▶ _ABOUT THIS TASK_
From the guide to speedrunning a 3D multiplayer game prototype below, reproduce the part that opens with the words containing "In your terminal, create" and closes with "other objects around.". Copy it word for word.

▶ _TEXT PROVIDED_
◇ ◇ ◇

Go from an empty folder to a playable 3D multiplayer prototype in about 15 minutes. This advanced workflow leverages the Claude command-line interface and parallel development to rapidly build and debug both the frontend and backend of a flight simulator game.

From How I AI

How I AI: Speedrun a 3D Multiplayer Game in 15 Minutes with Cody De Arkland

with Claire Vo

How to Speedrun a 3D Multiplayer Game Prototype in 15 Minutes with Claude Code CLI

Tools Used

Claude

Anthropic AI assistant

Claude Code

Claude for coding tasks

Step-by-Step Guide

1

Project Setup and AI Initialization

In your terminal, create a new React project using Vite. Then, navigate into the project directory and initialize the Claude CLI using the --yolo flag, which gives the AI permission to make changes without confirmation.

Prompt:
npm create vite@latest your-game-name -- --template react
cd your-game-name
claude init --yolo
2

Provide the Initial Creative Prompt

Give Claude a broad, creative prompt describing the game's core concept, art style, and control scheme. Avoid overly detailed specifications to allow the AI creative freedom to scaffold the entire application, install dependencies, and generate the initial code.

Prompt:
I want to build a flight simulator game that uses three js. Let's use polygon style art for the planes. WSD for movement. I want turning to bank the plane and arrow keys to control pitch. Let's have it take from a green field with trees and other objects around.

◇ ◇ ◇

▶ _RECORDS_
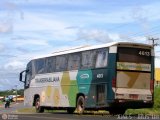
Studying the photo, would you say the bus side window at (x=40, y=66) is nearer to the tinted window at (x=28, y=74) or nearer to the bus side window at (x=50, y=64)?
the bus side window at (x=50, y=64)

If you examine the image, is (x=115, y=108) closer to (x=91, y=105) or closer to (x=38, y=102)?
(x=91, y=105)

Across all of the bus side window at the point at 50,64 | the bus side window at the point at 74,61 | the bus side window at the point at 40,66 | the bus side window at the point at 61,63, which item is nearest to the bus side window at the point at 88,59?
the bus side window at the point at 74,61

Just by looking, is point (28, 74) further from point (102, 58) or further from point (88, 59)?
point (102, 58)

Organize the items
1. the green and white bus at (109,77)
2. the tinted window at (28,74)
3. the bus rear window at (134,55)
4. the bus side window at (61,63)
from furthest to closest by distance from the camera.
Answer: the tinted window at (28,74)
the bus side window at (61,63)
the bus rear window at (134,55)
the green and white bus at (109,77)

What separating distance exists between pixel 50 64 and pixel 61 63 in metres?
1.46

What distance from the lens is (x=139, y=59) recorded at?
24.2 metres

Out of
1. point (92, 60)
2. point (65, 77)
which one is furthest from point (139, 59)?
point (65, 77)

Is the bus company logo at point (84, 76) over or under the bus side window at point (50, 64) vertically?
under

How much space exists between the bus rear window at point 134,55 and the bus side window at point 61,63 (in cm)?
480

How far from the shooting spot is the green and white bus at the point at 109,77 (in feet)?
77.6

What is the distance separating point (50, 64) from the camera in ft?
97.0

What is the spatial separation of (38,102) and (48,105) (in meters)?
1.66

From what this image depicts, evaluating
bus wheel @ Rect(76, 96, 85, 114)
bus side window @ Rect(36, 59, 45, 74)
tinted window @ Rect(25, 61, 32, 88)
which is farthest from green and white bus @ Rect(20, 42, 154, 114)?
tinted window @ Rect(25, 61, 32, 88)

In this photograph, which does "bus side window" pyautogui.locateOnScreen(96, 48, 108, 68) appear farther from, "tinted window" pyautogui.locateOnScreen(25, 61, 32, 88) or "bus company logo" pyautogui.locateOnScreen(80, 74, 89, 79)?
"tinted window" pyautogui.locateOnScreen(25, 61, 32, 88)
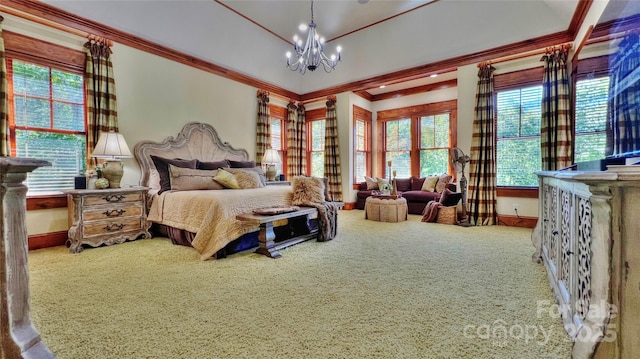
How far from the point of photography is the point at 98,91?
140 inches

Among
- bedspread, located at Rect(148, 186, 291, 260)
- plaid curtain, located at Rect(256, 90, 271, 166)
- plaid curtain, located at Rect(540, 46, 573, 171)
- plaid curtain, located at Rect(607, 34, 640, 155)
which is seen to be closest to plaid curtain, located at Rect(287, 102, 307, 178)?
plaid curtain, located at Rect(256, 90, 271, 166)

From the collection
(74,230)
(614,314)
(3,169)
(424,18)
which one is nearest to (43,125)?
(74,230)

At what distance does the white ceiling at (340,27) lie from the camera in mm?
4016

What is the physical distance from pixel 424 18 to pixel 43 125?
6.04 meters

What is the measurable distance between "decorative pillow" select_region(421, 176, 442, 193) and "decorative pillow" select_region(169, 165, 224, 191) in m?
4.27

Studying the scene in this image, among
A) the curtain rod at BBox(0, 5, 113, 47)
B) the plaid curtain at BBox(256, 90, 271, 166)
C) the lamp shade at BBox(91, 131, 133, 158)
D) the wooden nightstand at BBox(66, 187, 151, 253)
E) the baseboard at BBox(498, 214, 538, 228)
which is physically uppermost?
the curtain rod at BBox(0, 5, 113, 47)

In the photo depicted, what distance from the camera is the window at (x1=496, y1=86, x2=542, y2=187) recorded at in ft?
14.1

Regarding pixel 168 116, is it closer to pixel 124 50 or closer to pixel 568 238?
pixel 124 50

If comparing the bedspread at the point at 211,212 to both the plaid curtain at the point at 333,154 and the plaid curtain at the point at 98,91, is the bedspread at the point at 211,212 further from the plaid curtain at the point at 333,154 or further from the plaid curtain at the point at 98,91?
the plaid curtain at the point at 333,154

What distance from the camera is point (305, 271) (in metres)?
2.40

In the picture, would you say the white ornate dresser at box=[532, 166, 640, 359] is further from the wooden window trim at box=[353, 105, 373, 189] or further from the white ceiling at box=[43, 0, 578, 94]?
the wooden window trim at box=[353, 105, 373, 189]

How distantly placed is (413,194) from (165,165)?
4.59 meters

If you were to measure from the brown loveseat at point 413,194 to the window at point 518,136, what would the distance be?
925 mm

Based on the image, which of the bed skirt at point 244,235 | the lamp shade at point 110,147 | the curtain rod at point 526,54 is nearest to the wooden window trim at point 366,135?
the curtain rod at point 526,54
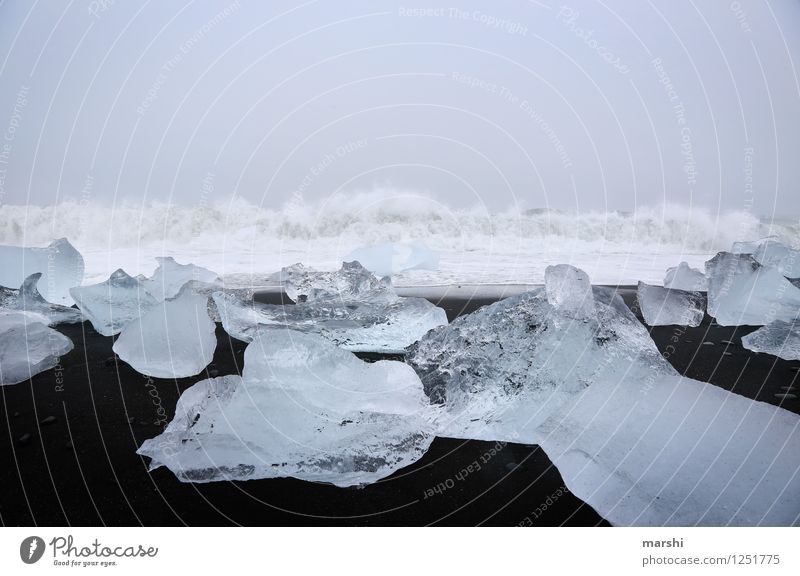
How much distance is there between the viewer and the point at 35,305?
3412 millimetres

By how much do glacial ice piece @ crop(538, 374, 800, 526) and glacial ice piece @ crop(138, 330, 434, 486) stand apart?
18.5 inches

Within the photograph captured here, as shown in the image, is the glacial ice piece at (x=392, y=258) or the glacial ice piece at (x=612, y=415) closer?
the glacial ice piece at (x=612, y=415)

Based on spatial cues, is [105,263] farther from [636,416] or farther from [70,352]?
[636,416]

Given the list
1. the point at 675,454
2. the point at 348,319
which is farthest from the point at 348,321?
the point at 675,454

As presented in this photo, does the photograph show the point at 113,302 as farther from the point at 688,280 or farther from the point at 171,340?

◇ ◇ ◇

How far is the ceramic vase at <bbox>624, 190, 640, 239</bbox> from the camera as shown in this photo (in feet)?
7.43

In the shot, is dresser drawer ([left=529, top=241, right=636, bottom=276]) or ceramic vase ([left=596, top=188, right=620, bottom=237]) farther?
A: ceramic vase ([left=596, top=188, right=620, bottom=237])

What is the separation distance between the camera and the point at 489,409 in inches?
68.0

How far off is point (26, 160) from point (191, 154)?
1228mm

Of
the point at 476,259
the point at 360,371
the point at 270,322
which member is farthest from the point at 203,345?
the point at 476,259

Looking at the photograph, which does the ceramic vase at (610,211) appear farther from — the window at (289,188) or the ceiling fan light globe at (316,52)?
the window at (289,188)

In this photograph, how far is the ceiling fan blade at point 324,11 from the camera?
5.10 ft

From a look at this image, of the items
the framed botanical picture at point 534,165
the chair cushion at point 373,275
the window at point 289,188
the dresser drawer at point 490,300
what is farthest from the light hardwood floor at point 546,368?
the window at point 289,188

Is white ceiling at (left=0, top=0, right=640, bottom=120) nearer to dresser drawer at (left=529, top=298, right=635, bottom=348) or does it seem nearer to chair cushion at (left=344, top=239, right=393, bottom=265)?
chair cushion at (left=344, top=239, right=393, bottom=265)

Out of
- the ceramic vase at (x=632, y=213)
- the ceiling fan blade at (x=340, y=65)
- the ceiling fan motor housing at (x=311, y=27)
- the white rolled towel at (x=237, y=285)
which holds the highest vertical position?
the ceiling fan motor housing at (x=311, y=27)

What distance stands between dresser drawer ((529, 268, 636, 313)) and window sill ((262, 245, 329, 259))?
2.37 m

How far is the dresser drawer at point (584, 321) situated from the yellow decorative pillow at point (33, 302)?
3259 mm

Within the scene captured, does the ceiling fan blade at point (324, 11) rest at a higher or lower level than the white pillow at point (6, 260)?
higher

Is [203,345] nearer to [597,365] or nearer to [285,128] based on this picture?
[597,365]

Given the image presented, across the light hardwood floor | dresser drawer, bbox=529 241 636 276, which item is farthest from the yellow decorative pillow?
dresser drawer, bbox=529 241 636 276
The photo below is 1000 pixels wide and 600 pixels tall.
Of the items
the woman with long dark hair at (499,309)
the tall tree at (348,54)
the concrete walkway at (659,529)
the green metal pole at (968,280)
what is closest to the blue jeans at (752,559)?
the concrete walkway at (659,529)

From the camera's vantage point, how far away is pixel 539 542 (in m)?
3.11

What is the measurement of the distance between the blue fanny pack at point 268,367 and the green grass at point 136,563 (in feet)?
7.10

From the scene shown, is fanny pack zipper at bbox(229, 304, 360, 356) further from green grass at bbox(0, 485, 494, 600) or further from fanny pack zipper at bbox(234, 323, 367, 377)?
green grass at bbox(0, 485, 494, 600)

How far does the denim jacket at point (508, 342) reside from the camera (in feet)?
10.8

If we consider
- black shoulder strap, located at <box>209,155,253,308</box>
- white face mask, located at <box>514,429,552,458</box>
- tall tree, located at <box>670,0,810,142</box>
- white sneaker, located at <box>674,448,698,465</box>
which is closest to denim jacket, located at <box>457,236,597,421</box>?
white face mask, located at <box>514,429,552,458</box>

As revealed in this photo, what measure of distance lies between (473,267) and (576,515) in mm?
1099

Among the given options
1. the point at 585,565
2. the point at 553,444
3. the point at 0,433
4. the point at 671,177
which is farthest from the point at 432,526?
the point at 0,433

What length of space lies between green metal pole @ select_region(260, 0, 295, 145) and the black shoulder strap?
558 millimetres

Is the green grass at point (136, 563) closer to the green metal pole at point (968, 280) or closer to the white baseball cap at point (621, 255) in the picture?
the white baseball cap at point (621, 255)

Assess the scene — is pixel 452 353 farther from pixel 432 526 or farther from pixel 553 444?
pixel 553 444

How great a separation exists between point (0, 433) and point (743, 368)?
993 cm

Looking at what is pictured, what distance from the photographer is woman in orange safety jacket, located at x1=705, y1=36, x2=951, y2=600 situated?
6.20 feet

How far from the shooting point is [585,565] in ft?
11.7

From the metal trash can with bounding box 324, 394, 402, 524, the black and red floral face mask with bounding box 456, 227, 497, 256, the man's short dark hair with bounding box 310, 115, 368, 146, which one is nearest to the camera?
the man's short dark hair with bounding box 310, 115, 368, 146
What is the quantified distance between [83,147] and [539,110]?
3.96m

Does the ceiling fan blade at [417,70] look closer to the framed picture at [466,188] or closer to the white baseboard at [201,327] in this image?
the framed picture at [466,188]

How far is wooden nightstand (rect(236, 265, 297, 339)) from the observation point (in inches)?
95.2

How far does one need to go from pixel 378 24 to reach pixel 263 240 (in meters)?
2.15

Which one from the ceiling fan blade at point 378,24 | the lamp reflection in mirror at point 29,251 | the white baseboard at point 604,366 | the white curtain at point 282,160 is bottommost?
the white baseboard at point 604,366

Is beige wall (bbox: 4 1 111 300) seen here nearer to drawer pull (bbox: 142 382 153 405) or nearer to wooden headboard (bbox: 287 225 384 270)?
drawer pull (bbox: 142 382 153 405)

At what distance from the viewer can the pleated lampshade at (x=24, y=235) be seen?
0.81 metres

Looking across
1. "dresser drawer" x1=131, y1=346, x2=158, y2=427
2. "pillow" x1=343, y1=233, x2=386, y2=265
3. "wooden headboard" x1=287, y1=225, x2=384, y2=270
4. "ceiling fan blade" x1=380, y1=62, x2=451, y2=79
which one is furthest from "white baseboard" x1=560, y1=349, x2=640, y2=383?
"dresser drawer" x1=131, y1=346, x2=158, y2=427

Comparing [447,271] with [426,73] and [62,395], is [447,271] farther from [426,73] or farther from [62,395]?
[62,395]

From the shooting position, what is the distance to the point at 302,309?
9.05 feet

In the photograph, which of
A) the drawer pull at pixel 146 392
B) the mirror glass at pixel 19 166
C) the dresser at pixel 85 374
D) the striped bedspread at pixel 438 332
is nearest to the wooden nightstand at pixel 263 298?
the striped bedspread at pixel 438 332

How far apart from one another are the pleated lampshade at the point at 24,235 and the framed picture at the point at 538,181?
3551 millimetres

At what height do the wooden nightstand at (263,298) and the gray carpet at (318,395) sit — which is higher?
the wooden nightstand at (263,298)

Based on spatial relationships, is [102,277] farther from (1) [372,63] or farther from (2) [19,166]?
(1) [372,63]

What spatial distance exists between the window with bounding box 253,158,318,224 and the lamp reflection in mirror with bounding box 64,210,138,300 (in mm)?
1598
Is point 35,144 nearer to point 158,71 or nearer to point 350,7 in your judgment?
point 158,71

◇ ◇ ◇

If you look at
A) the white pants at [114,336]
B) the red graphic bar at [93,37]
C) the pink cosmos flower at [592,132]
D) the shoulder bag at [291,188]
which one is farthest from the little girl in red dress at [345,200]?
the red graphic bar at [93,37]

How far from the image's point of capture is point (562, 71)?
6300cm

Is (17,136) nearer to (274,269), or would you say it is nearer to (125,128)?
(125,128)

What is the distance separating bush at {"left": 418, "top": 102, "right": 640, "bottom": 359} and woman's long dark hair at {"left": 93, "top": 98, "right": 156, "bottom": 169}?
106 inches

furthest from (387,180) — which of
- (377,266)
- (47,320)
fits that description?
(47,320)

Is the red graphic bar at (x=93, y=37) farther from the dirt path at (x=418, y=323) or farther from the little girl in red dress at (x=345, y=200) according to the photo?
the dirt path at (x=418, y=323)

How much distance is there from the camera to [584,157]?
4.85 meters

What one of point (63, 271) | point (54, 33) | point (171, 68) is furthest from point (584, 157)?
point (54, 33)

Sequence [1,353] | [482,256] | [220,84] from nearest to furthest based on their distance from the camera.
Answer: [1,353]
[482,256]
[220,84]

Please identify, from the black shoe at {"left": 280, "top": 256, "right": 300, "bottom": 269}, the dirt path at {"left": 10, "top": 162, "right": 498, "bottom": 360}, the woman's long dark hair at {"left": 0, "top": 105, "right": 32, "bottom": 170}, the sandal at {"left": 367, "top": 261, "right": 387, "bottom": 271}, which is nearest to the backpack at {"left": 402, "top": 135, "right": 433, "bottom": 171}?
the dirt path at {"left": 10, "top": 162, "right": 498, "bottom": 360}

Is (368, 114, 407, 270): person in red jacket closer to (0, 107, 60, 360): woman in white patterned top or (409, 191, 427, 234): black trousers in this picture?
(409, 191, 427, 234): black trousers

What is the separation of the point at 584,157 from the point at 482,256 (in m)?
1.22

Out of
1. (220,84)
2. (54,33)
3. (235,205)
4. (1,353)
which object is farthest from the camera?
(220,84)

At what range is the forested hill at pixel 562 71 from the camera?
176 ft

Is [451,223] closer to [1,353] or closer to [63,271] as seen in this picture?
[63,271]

◇ ◇ ◇

▶ _RESPONSE TO THIS TASK_
In your terminal, create a new React project using Vite. Then, navigate into the project directory and initialize the Claude CLI using the --yolo flag, which gives the AI permission to make changes without confirmation.

Prompt:
npm create vite@latest your-game-name -- --template react
cd your-game-name
claude init --yolo
2

Provide the Initial Creative Prompt

Give Claude a broad, creative prompt describing the game's core concept, art style, and control scheme. Avoid overly detailed specifications to allow the AI creative freedom to scaffold the entire application, install dependencies, and generate the initial code.

Prompt:
I want to build a flight simulator game that uses three js. Let's use polygon style art for the planes. WSD for movement. I want turning to bank the plane and arrow keys to control pitch. Let's have it take from a green field with trees and other objects around.